══ Page extract
AI-Enhanced ECG Predicts Future Cardiac Arrest Risk

ARTIFICIAL intelligence (AI)-enhanced electrocardiography (ECG) combined with electronic health record (EHR) data successfully identified individuals at increased risk of out-of-hospital cardiac arrest (OHCA), according to a major new U.S. study.  

The findings suggest that AI-driven cardiac screening could help clinicians detect high-risk patients before a life-threatening event occurs.  

AI-Enhanced ECG Improves Cardiac Arrest Prediction 

Out-of-hospital cardiac arrest remains one of the leading causes of sudden death worldwide, with many cases occurring in individuals without previously recognised high-risk cardiovascular disease. Despite advances in emergency response and defibrillation strategies, predicting who will experience cardiac arrest has remained extremely difficult in the general population. 

Researchers developed and validated AI-enhanced ECG models using both ECG waveforms and routinely collected EHR data to determine whether these tools could better stratify OHCA risk. The case-control study matched participants according to age and sex before assessing model performance in temporal validation cohorts. 

The multimodal AI-enhanced ECG and EHR model achieved the strongest predictive performance, with an area under the receiver operating characteristic curve of 0.83 and an area under the precision recall curve of 0.44. These results significantly outperformed models based solely on ECG or EHR data. 

Real-World Performance of AI-Enhanced ECG Screening 

To evaluate clinical relevance, investigators tested the AI-enhanced ECG approach in a real-world healthcare population undergoing ECG assessment. Over a 2-year follow-up period, the combined ECG and EHR model identified approximately two-thirds of individuals who later experienced incident OHCA. 

Among patients classified as high-risk by the AI-enhanced ECG model, the 2-year cumulative incidence of OHCA reached 2.4% (95% CI: 2.0%–2.8%). By comparison, individuals designated low-risk demonstrated a substantially lower cumulative incidence of 0.5% (95% CI: 0.3%–0.8%). 

These findings indicate that integrating AI-enhanced ECG analysis with clinical health records may provide a practical method for identifying patients who could benefit from closer cardiovascular monitoring or preventive interventions. 

Implications for Preventive Cardiology 

The researchers noted that current prevention strategies for sudden cardiac arrest primarily focus on patients with known structural heart disease or severely reduced cardiac function. However, many OHCA cases occur outside these traditional high-risk groups. 

AI-enhanced ECG screening may therefore offer a scalable population-level approach for earlier cardiac arrest risk identification. Further prospective studies are needed to determine how these models should be integrated into routine clinical practice and whether earlier intervention could reduce mortality. 

The study also highlights the growing role of AI in cardiology, particularly in improving prediction models using routinely available healthcare data. 

Reference 

Sharma S et al. Artificial intelligence-enhanced electrocardiography and health records to predict cardiac arrest. JACC Adv. 2026;DOI:10.1016/j.jacadv.2026.102787.
════
══ Information given
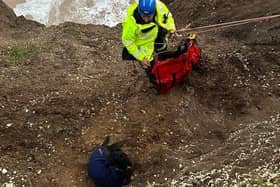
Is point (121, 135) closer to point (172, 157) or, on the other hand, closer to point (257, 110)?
point (172, 157)

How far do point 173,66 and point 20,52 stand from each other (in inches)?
138

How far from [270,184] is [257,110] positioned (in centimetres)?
240

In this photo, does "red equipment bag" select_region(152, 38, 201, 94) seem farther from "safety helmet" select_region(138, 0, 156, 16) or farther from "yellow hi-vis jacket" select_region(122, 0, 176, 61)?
"safety helmet" select_region(138, 0, 156, 16)

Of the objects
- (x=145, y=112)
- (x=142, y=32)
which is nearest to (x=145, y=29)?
(x=142, y=32)

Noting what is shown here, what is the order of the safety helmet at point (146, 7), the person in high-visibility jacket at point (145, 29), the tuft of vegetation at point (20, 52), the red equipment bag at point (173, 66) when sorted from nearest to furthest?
the safety helmet at point (146, 7) → the person in high-visibility jacket at point (145, 29) → the red equipment bag at point (173, 66) → the tuft of vegetation at point (20, 52)

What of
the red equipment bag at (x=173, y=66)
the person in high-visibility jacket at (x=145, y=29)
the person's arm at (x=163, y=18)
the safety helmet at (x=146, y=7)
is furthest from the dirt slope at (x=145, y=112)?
the safety helmet at (x=146, y=7)

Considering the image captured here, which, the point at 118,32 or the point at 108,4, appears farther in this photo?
the point at 108,4

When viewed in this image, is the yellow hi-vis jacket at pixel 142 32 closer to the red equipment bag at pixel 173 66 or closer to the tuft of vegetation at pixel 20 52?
the red equipment bag at pixel 173 66

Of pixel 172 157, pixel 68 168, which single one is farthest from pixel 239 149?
pixel 68 168

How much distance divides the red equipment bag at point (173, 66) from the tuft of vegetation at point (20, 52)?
10.2 ft

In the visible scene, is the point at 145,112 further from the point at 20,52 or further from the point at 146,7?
the point at 20,52

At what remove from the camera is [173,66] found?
8484 millimetres

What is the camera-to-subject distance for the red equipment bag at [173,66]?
8352 mm

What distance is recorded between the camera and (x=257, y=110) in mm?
8547
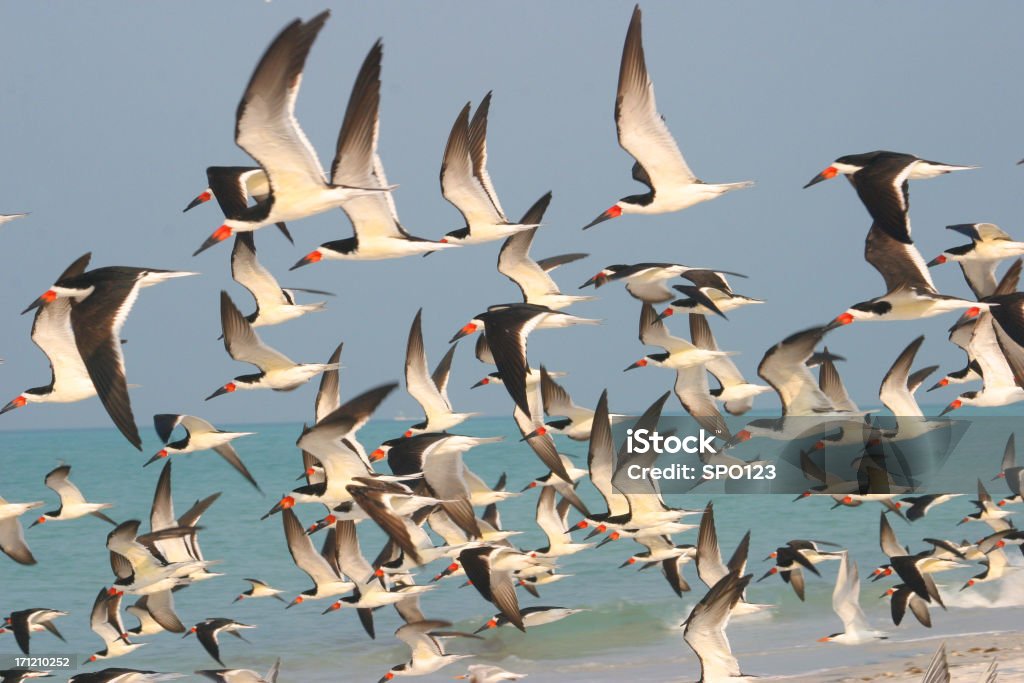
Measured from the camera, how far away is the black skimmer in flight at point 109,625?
1302 cm

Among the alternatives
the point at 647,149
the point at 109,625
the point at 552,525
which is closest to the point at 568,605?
the point at 552,525

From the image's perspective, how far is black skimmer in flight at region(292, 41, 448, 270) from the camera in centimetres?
951

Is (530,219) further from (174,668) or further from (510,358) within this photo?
(174,668)

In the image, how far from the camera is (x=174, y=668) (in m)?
15.1

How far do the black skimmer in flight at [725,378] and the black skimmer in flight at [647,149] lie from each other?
220 centimetres

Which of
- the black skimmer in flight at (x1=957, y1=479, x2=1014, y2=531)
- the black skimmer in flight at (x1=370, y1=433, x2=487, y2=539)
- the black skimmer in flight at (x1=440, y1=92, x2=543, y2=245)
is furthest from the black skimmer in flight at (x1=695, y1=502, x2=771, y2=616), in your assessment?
the black skimmer in flight at (x1=957, y1=479, x2=1014, y2=531)

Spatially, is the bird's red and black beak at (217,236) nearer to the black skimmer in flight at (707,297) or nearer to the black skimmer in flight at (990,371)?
the black skimmer in flight at (707,297)

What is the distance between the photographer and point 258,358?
12.5 meters

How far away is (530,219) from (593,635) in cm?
668

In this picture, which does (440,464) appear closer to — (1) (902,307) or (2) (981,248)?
(1) (902,307)

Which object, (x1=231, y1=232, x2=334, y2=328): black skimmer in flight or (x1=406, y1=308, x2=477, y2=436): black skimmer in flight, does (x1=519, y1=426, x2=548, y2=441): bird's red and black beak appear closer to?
(x1=406, y1=308, x2=477, y2=436): black skimmer in flight

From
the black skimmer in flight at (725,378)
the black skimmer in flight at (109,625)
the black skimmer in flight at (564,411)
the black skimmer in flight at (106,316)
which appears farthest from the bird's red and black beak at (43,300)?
the black skimmer in flight at (725,378)

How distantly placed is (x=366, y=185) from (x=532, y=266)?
3.36 m

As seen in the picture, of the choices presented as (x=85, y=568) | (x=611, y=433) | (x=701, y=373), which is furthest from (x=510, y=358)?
(x=85, y=568)
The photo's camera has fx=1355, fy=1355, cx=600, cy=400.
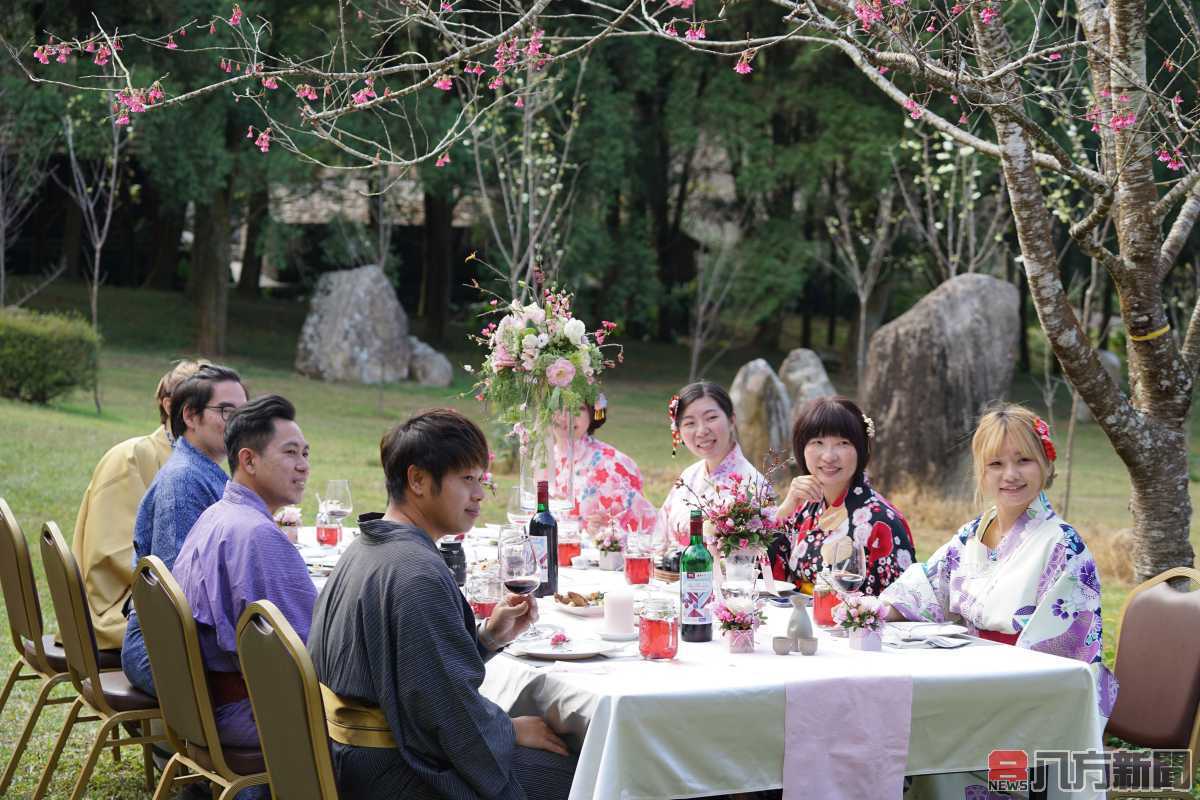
════
**Work task 1:** Can you edit the part of the AI-enhanced ECG article that opens with the words containing "AI-Enhanced ECG Predicts" and closes with "the general population.", replacing "worldwide" with "globally"?
**Work task 2:** In the AI-enhanced ECG article, what was the 2-year cumulative incidence of OHCA among patients the model classified as high-risk?

**Final answer 1:**
AI-Enhanced ECG Predicts Future Cardiac Arrest Risk

ARTIFICIAL intelligence (AI)-enhanced electrocardiography (ECG) combined with electronic health record (EHR) data successfully identified individuals at increased risk of out-of-hospital cardiac arrest (OHCA), according to a major new U.S. study.  

The findings suggest that AI-driven cardiac screening could help clinicians detect high-risk patients before a life-threatening event occurs.  

AI-Enhanced ECG Improves Cardiac Arrest Prediction 

Out-of-hospital cardiac arrest remains one of the leading causes of sudden death globally, with many cases occurring in individuals without previously recognised high-risk cardiovascular disease. Despite advances in emergency response and defibrillation strategies, predicting who will experience cardiac arrest has remained extremely difficult in the general population.

**Final answer 2:** 2.4% (95% CI: 2.0%–2.8%)